* [Given text]
Home 2024 Sleep Dentistry Issue High Trust Relationships REDUCE Team Turnover

High Trust Relationships REDUCE Team Turnover

by Judy Kay Mausolf

Conquering challenges builds high trust relationships

Team turnover has reached epidemic levels, significantly reducing expectations for long-term commitment. Institutions often teach that job hopping is the best way to climb the career ladder. However, research shows that higher job satisfaction stems from high trust, long-term work relationships. High trust in these relationships lessens team turnover.

As someone who works with dental teams nationwide, I’ve noticed that turnover has increased, often for trivial reasons. Employees seem to put little effort into improving and investing in the culture, preferring instead to find a new job and move on. The problem is the same issues will continue unless we invest in the relationship and focus on resolution.

Often, false assumptions end relationships. The uncomfortable conversations needed to avoid assumptions and resolve conflicts aren’t happening. I love the quote: “Short-term discomfort avoids long-term dysfunction!”

* [Task]
Repeat word for word the part of the team turnover article from "by Judy Kay" to "lessens team turnover.".

* [Data extracts]
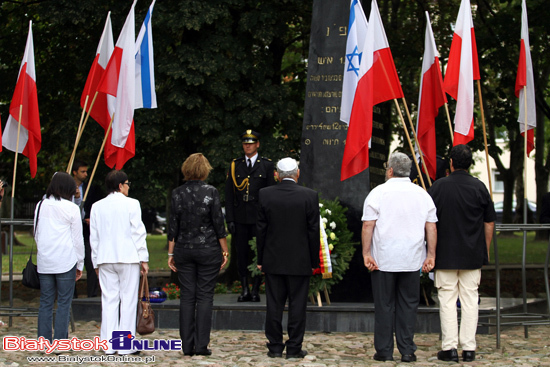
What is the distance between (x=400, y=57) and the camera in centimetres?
1474

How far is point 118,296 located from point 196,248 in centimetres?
87

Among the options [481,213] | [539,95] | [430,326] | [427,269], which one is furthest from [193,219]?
[539,95]

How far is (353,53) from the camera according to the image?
930 cm

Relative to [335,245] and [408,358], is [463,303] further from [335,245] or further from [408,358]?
[335,245]

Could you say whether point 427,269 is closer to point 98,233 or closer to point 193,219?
point 193,219

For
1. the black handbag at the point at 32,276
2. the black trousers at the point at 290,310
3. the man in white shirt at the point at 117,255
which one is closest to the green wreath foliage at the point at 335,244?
the black trousers at the point at 290,310

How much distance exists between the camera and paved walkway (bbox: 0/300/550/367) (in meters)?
7.10

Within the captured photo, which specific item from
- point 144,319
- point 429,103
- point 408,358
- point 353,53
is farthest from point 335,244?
point 144,319

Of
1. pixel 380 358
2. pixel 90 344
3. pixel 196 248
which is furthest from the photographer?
pixel 90 344

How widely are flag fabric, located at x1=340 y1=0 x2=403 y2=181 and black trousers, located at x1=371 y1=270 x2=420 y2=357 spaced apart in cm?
172

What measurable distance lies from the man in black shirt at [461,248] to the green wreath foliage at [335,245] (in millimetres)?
1789

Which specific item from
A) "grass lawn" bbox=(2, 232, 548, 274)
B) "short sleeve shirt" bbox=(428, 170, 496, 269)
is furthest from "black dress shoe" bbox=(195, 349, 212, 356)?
"grass lawn" bbox=(2, 232, 548, 274)

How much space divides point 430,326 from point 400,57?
7112mm

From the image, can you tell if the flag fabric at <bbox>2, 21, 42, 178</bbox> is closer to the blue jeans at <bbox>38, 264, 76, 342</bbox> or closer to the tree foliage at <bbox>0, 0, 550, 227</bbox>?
the blue jeans at <bbox>38, 264, 76, 342</bbox>
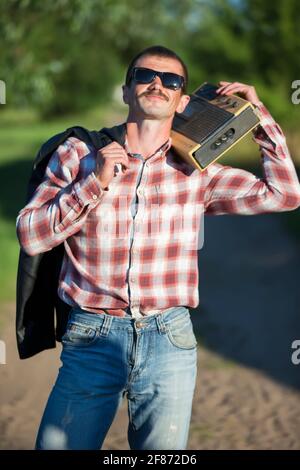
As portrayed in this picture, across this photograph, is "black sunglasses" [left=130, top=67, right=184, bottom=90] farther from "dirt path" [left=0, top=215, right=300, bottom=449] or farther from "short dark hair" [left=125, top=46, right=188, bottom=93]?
"dirt path" [left=0, top=215, right=300, bottom=449]

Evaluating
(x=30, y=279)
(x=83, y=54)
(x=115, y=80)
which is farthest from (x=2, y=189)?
(x=115, y=80)

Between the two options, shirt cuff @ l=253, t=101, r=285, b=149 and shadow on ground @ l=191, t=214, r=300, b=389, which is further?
shadow on ground @ l=191, t=214, r=300, b=389

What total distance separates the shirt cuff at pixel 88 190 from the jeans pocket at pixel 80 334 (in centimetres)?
48

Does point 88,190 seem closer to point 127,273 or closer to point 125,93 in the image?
point 127,273

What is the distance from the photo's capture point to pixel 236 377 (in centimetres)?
641

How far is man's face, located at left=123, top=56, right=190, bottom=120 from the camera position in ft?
9.74

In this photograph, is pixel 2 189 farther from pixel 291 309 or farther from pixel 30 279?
pixel 30 279

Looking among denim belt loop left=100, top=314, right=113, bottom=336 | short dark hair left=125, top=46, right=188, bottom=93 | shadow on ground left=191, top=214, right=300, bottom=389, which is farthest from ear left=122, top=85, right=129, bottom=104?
shadow on ground left=191, top=214, right=300, bottom=389

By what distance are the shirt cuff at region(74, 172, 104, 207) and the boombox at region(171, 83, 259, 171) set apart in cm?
39

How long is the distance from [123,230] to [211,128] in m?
0.53

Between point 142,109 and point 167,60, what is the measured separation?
280mm

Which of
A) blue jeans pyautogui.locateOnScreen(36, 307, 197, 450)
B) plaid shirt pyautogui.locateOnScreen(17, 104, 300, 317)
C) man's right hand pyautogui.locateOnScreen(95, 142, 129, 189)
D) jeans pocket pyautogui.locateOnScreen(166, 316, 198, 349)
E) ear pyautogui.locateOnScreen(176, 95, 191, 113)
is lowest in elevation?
blue jeans pyautogui.locateOnScreen(36, 307, 197, 450)

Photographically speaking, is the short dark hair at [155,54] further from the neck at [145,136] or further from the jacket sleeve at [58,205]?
the jacket sleeve at [58,205]

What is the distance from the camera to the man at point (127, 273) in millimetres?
2834
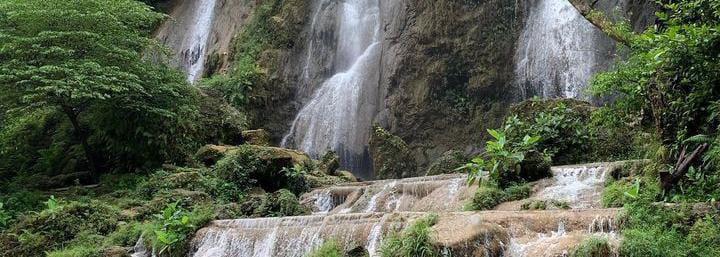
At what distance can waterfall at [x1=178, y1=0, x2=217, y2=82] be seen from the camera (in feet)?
103

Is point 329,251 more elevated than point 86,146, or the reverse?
point 86,146

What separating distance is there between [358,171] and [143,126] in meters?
7.65

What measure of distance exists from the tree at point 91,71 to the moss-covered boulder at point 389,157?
564 centimetres

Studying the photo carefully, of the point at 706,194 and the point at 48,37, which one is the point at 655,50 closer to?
the point at 706,194

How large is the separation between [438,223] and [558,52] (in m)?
14.2

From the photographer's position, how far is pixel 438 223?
25.1ft

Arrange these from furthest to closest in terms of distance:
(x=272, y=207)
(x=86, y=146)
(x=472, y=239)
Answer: (x=86, y=146), (x=272, y=207), (x=472, y=239)

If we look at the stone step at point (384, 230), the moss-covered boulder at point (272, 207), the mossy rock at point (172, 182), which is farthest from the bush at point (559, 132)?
the mossy rock at point (172, 182)

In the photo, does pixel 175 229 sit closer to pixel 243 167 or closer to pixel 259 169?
pixel 243 167

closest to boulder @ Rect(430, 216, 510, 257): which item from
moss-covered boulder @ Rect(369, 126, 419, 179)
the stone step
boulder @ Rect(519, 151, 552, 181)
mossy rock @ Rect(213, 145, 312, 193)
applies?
the stone step

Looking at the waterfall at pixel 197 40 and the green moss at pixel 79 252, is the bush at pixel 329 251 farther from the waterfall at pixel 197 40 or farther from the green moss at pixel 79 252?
the waterfall at pixel 197 40

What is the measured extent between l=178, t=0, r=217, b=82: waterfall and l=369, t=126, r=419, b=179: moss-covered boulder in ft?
47.4

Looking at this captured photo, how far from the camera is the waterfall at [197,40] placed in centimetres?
3142

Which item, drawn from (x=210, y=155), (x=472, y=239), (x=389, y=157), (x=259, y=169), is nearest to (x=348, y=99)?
(x=389, y=157)
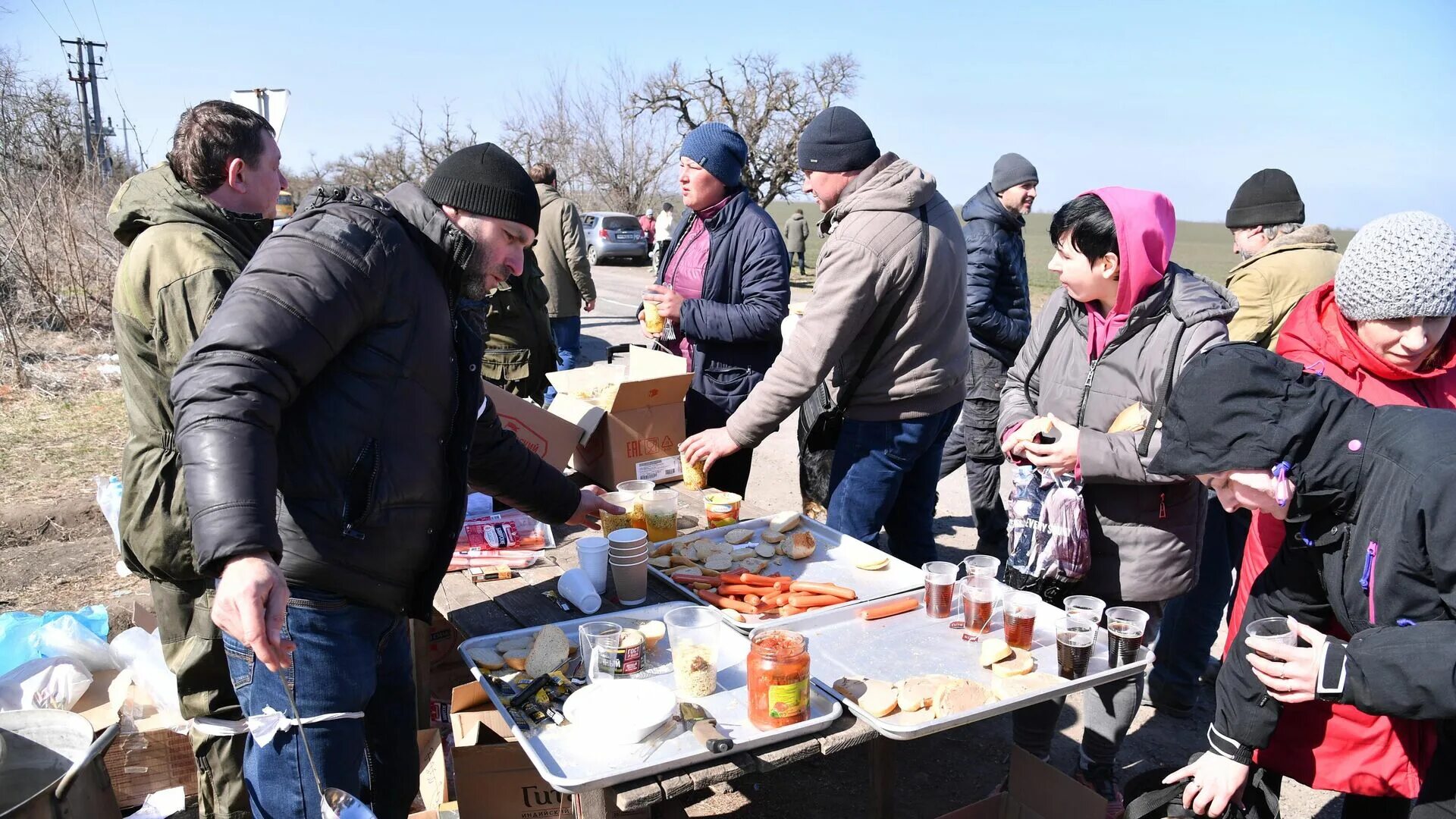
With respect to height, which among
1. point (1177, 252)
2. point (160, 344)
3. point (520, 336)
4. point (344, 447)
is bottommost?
point (1177, 252)

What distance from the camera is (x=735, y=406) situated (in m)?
4.11

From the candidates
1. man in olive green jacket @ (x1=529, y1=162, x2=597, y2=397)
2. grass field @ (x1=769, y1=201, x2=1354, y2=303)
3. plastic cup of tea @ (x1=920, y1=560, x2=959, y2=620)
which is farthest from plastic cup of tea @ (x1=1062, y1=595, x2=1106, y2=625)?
grass field @ (x1=769, y1=201, x2=1354, y2=303)

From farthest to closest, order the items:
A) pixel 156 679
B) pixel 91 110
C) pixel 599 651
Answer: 1. pixel 91 110
2. pixel 156 679
3. pixel 599 651

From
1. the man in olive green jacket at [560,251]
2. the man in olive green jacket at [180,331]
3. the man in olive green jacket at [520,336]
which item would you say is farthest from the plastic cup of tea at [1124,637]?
the man in olive green jacket at [560,251]

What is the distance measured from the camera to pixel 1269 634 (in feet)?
6.29

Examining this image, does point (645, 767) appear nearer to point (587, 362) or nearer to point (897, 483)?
point (897, 483)

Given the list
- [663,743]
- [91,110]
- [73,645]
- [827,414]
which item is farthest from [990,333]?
[91,110]

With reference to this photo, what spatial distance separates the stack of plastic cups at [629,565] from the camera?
2.53 metres

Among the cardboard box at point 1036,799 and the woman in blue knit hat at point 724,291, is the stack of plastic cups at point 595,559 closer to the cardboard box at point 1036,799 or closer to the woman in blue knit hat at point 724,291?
the cardboard box at point 1036,799

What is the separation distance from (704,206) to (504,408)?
55.0 inches

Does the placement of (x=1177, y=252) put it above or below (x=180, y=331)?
below

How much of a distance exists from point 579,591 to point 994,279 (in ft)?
10.3

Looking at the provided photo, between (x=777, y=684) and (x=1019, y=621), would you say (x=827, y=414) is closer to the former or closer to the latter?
(x=1019, y=621)

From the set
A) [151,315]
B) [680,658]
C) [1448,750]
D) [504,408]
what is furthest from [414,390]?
[1448,750]
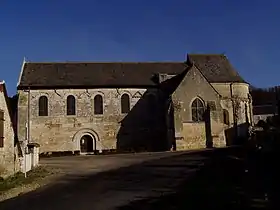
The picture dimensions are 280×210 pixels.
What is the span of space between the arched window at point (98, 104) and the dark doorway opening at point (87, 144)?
304 centimetres

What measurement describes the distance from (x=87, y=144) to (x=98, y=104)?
15.4ft

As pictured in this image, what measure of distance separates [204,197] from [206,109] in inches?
1186

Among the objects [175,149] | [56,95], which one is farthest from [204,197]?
[56,95]

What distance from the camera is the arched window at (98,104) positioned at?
43.2 meters

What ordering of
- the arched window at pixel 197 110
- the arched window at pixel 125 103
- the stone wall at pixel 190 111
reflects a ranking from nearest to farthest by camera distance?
the stone wall at pixel 190 111 → the arched window at pixel 197 110 → the arched window at pixel 125 103

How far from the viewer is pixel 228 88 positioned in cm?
4581

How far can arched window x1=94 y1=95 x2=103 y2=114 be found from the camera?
43250 mm

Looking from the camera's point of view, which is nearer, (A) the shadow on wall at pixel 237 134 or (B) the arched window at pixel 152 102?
(A) the shadow on wall at pixel 237 134

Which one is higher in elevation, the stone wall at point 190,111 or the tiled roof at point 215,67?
the tiled roof at point 215,67

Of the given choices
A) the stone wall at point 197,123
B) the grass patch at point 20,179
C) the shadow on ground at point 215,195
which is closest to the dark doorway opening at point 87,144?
the stone wall at point 197,123

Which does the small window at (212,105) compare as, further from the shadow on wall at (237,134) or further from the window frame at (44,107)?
the window frame at (44,107)

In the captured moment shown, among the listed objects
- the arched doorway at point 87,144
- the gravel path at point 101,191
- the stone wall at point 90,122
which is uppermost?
the stone wall at point 90,122

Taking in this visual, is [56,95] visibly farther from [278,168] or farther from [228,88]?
[278,168]

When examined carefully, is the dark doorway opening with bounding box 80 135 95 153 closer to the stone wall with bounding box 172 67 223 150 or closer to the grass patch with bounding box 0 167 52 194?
the stone wall with bounding box 172 67 223 150
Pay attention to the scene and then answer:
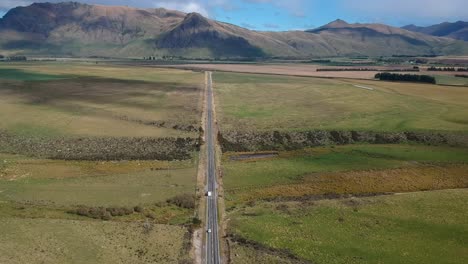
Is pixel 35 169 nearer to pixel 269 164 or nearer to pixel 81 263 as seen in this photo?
pixel 81 263

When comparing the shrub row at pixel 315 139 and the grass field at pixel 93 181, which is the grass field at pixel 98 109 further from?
the grass field at pixel 93 181

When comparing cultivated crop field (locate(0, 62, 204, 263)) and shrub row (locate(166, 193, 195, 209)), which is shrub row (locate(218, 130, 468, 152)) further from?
shrub row (locate(166, 193, 195, 209))

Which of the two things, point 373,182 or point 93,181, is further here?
point 373,182

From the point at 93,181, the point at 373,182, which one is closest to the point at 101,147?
the point at 93,181

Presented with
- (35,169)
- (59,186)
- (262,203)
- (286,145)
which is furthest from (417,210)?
(35,169)

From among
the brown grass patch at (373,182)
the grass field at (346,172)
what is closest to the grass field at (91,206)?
the grass field at (346,172)

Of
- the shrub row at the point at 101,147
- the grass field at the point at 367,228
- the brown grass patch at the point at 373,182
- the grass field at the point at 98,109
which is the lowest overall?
the grass field at the point at 367,228

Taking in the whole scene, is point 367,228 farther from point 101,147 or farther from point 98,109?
point 98,109
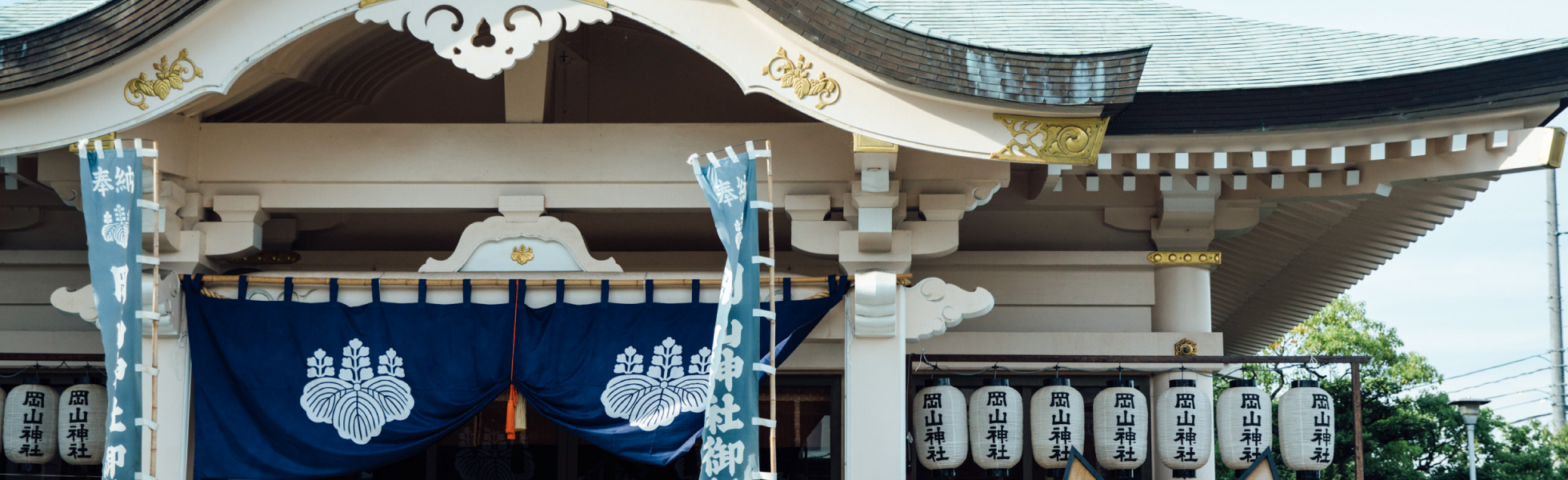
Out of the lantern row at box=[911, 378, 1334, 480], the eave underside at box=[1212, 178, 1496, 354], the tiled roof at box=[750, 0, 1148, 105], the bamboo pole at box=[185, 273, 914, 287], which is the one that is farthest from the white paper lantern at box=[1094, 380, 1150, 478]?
the tiled roof at box=[750, 0, 1148, 105]

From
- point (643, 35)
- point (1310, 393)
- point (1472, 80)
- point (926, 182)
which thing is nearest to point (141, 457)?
point (643, 35)

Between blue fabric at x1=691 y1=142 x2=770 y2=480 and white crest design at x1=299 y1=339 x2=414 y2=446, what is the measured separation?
1936mm

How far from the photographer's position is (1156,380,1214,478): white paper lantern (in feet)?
25.7

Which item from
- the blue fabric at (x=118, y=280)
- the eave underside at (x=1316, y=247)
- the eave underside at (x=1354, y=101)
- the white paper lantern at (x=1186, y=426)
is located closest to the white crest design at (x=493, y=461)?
the blue fabric at (x=118, y=280)

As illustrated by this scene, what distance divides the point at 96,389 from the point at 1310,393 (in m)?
7.43

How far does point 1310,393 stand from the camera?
7801mm

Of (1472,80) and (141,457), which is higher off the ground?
(1472,80)

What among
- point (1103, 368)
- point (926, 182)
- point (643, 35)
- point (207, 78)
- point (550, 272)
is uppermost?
point (643, 35)

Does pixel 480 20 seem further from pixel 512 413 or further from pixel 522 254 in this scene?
pixel 512 413

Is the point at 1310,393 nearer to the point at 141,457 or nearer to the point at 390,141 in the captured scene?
the point at 390,141

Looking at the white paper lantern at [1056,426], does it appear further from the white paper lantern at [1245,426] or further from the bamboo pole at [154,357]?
the bamboo pole at [154,357]

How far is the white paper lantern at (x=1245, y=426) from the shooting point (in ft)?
25.6

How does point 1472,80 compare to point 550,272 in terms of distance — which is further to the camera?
point 550,272

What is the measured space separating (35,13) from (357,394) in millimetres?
3846
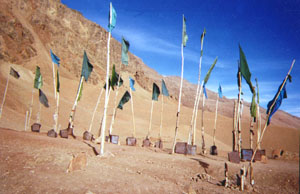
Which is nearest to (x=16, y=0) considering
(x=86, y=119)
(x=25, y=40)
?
(x=25, y=40)

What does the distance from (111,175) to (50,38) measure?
184 ft

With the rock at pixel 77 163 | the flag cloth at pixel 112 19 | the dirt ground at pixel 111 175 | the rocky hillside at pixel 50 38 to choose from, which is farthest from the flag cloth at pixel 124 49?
the rocky hillside at pixel 50 38

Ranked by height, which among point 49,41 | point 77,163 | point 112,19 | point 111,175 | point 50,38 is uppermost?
point 50,38

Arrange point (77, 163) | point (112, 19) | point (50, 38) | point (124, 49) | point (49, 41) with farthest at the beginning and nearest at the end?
1. point (50, 38)
2. point (49, 41)
3. point (124, 49)
4. point (112, 19)
5. point (77, 163)

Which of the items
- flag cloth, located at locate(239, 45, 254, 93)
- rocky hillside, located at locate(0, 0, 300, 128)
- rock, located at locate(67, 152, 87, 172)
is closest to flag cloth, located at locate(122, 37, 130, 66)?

* [Result of this task]
by Judy Kay Mausolf

Conquering challenges builds high trust relationships

Team turnover has reached epidemic levels, significantly reducing expectations for long-term commitment. Institutions often teach that job hopping is the best way to climb the career ladder. However, research shows that higher job satisfaction stems from high trust, long-term work relationships. High trust in these relationships lessens team turnover.